Within each fictional relationship that should have been, or was, we can learn valuable lessons of how we can make our dating relationships stronger. These 10 quotes teach us valuable lessons about how to love better.


1. "The greatest thing you'll ever learn is just to love and be loved in return." - Moulin Rouge

          Love is something we have to learn constantly. Love is a choice that we work at all the time.

2. "We accept the love we think we deserve." - The Perks of Being A Wallflower

           Everyone has baggage. When in a relationship we have remember where our partner is at and be able to come alongside them to be able to help them where they are and show them love.

3. "Even if love is full of thorns, I'd still embrace it, for I know that in between those thorns there is a rose worth all the pain." - Sleeping Beauty

           Relationships will have heartache. There is going to be pain, but with that pain comes something more beautiful. By embracing the good and the bad comes intimacy.

4. “So it's not gonna be easy. It's going to be really hard; we're gonna have to work at this every day, but I want to do that because I want you. I want all of you, forever, every day. You and me - every day.” - The Notebook

            Love isn't easy. It is something that both partners have to commit to and work towards.

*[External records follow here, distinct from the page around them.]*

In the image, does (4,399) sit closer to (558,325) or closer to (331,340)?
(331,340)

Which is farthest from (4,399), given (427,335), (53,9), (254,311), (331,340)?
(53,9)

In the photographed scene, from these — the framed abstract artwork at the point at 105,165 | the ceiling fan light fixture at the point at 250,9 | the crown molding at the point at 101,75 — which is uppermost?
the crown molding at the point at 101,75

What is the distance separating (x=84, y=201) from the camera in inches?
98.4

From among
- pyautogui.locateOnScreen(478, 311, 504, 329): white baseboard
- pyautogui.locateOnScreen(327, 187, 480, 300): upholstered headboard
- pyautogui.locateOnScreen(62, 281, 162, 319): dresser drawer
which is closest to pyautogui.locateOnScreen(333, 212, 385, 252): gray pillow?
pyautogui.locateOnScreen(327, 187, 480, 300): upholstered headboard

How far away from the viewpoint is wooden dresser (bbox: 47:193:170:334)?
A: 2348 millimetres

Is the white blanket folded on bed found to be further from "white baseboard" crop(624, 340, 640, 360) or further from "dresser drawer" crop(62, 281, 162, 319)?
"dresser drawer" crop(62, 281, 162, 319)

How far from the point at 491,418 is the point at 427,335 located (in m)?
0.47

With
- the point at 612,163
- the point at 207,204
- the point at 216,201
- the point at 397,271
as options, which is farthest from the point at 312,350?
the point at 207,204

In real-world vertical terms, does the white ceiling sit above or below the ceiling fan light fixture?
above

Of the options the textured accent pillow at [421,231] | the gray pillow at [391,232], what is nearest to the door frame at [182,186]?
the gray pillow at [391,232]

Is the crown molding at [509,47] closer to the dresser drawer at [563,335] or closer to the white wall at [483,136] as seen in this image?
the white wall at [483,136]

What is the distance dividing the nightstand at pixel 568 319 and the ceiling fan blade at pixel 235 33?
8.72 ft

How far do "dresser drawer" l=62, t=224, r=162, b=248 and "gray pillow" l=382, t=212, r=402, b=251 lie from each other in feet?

5. "You had me at hello." - Jerry Maguire

             Even when love is hard, remembering why you're involved and everything you have been through.

6. "Of all the gin joints in all the world, she had to walk into mine." - Casablanca

             Love is opportune. We have have to remember to seize the day.

7. "I love her and that's the beginning of everything." - The Great Gatsby

8. "You should be kissed and often, and by someone who knows how." - Gone With the Wind


              Showing love is just as important as feeling it. Communication is key, right? So telling your partner and showing them is important. Appreciate who they are and their commitment to you.

9. "Most of all I am scared of walking out of this room and never feeling the rest of my whole life the way I feel when I'm with you." - Dirty Dancing

10. "Don't you understand that everything I do, I do it for you? Anything that might be special in me, is you." - Great Expectations



             Being together allows you both to shine. Being in a relationship allows both partners to highlight their talents and grow each other.


Fictional characters remind us so much of the best parts of the relationship that could be. Love teaches us to seize the day and build each other up. There are so many real lessons to be learned from the things we do not see as real. Most of the time, we need this characters to remind us how good it can be.